To fetch the answers and metadata but for the current answers, we’ll
query the TaskAnswerHistory
table using the CURRENT_ANSWERS
query as a sub-query to identify just the rows that are current answers
to questions:
SELECT taskanswer_id, stored_value, created, username, reviewed
FROM guidedmodules_taskanswerhistory
LEFT JOIN siteapp_user
ON siteapp_user.id = answered_by_id
WHERE guidedmodules_taskanswerhistory.id IN (CURRENT_ANSWERS);
Here is an example result:
Task Answer |
Stored Value |
Created |
Username |
Reviewed |
---|---|---|---|---|
10 |
null |
2018-05-20 10:35 |
user1 |
0 |
11 |
“server2.company.com” |
2018-05-19 16:20 |
user2 |
2 |
This result holds the current answers to the Unix File Server hostname
question across all instances of the compliance app in the GovReady-Q
installation. Notice that the rows in the previous table that
represented replaced answers to the first TaskAnswer are omitted from
the results in this query and only the current answer for each Task
is included.
The “stored_value” column holds the user’s answer encoded in JSON. In
JSON, text (strings) are enclosed in double quotes. Therefore we know
that the second answer is text. In JSON, null
(without double quotes
around it) represents an empty value — in GovReady-Q, that means the
user skipped the question choosing I Don’t Know, It Doesn’t Apply,
or I’ll Come Back.
We’ll modify this query in the next section to filter on the reviewed status of each answer.

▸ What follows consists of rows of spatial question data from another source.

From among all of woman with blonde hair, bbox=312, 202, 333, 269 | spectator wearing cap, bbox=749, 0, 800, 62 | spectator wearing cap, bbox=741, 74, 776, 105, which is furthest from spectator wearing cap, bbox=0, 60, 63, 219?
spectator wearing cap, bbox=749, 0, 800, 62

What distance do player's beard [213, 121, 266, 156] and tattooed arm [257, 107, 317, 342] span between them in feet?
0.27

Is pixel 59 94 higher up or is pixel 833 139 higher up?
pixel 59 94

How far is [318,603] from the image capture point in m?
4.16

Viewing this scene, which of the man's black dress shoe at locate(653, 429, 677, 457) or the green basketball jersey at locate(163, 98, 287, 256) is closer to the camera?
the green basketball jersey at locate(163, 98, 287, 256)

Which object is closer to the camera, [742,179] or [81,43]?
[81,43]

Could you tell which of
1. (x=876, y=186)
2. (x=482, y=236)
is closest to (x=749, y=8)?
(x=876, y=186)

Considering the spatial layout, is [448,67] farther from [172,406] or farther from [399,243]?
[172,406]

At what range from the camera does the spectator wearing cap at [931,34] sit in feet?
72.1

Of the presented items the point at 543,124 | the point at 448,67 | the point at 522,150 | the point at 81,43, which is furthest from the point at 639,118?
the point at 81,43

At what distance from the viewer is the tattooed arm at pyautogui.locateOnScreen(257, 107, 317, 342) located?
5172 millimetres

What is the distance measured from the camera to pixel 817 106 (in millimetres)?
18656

Filter on approved answers¶
The “reviewed” field of TaskAnswerHistory
stores GovReady-Q’s simple
workflow status of the answer. The values are 0
(not reviewed),
1
(reviewed), and 2
(approved). To select just approved answers,
add a WHERE clause to the previous SQL query:
SELECT taskanswer_id, stored_value, created, username, reviewed
FROM guidedmodules_taskanswerhistory
LEFT JOIN siteapp_user
ON siteapp_user.id = answered_by_id
WHERE guidedmodules_taskanswerhistory.id IN (CURRENT_ANSWERS)
AND reviewed = 2;
The query extracts the answers in a structure similar to the following table:
Task Answer |
Stored Value |
Created |
Username |
Reviewed |
---|---|---|---|---|
11 |
“server2.company.com” |
2018-05-19 16:20 |
user2 |
2 |
This is the complete query to extract the approved answers to the
hostname question in the Unix File Server compliance app. The query has
been simplified by replacing a sub-query with CURRENT_ANSWERS
, which
itself has a sub-query that has been replaced by MODULE_QUESTIONS
.
Both sub-queries can be found above.